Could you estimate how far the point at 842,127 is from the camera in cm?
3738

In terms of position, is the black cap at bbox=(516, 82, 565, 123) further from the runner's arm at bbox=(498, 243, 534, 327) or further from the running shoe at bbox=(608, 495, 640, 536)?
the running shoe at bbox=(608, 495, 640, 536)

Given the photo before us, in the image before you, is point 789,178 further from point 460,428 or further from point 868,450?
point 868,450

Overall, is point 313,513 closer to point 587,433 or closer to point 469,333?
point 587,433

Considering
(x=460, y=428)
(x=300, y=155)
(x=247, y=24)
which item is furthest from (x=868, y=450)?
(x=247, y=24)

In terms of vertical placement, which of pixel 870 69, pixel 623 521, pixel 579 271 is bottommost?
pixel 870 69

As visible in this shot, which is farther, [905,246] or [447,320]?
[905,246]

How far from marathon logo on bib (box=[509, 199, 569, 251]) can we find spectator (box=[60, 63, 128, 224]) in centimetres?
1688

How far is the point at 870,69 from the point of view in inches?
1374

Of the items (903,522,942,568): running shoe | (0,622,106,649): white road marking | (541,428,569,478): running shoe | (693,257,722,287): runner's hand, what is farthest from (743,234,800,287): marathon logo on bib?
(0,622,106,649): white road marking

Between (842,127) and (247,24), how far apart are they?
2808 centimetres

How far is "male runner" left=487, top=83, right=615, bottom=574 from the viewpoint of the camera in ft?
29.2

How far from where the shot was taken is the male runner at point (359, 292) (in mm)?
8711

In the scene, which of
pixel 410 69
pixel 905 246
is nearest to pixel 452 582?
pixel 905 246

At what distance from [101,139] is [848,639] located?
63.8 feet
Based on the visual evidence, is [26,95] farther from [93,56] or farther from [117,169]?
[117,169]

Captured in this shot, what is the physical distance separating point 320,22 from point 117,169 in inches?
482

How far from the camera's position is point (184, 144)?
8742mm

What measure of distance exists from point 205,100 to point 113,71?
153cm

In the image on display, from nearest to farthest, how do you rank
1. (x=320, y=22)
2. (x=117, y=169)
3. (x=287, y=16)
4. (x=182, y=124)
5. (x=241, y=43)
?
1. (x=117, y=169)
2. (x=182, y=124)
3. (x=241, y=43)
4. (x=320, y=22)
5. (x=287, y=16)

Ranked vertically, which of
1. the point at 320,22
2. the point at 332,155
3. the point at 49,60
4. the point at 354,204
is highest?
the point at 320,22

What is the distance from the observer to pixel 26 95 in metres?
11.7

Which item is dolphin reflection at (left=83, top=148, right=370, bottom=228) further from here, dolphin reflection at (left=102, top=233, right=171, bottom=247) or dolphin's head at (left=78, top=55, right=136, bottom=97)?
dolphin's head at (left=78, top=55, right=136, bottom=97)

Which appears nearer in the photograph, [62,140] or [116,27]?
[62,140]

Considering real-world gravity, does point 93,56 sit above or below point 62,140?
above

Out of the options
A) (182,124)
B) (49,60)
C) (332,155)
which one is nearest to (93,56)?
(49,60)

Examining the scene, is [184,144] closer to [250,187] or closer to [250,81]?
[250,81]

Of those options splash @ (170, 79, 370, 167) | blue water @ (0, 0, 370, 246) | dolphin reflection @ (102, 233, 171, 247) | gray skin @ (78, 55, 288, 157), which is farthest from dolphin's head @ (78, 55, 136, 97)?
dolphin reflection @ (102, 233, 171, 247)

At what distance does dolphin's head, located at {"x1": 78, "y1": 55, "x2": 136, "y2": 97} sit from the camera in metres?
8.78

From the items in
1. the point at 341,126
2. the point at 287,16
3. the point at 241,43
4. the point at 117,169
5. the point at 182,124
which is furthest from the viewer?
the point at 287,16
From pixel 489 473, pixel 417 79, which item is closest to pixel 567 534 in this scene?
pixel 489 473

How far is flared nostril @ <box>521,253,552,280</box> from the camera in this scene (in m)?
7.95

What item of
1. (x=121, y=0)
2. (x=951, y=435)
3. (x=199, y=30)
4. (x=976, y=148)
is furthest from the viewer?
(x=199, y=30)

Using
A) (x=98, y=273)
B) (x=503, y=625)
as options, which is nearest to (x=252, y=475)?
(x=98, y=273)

+ + + +

To do: Rewrite the part of the records that opens with the line containing "Which appears nearer" and closes at the end of the records, changing "Examining" to "Inspecting" and leaving everything else as it is. Give back only that part.

Solution to the problem:
Which appears nearer in the photograph, [62,140] or [116,27]?
[62,140]

Considering real-world gravity, does point 93,56 sit above or below point 62,140?
above

Out of the options
A) (182,124)
B) (49,60)
C) (332,155)
which one is nearest to (93,56)?
(49,60)

Inspecting the scene, is [184,144] closer to [250,187] or closer to [250,81]?
[250,81]

Of those options splash @ (170, 79, 370, 167) | blue water @ (0, 0, 370, 246) | dolphin reflection @ (102, 233, 171, 247) | gray skin @ (78, 55, 288, 157), which is farthest from dolphin's head @ (78, 55, 136, 97)?
dolphin reflection @ (102, 233, 171, 247)

At what distance does dolphin's head, located at {"x1": 78, "y1": 55, "x2": 136, "y2": 97} sit from the camera in metres?
8.78

From the items in
1. the point at 341,126
2. the point at 287,16
3. the point at 241,43
4. the point at 117,169
5. the point at 182,124
which is furthest from the viewer?
the point at 287,16
From pixel 489 473, pixel 417 79, which item is closest to pixel 567 534 in this scene?
pixel 489 473

How far is flared nostril @ <box>521,253,552,280</box> from the camera in this scene (in m)?
7.95

What item of
1. (x=121, y=0)
2. (x=951, y=435)
3. (x=199, y=30)
4. (x=976, y=148)
is furthest from the viewer?
(x=199, y=30)

Using
A) (x=98, y=273)
B) (x=503, y=625)
as options, which is nearest to (x=252, y=475)?
(x=98, y=273)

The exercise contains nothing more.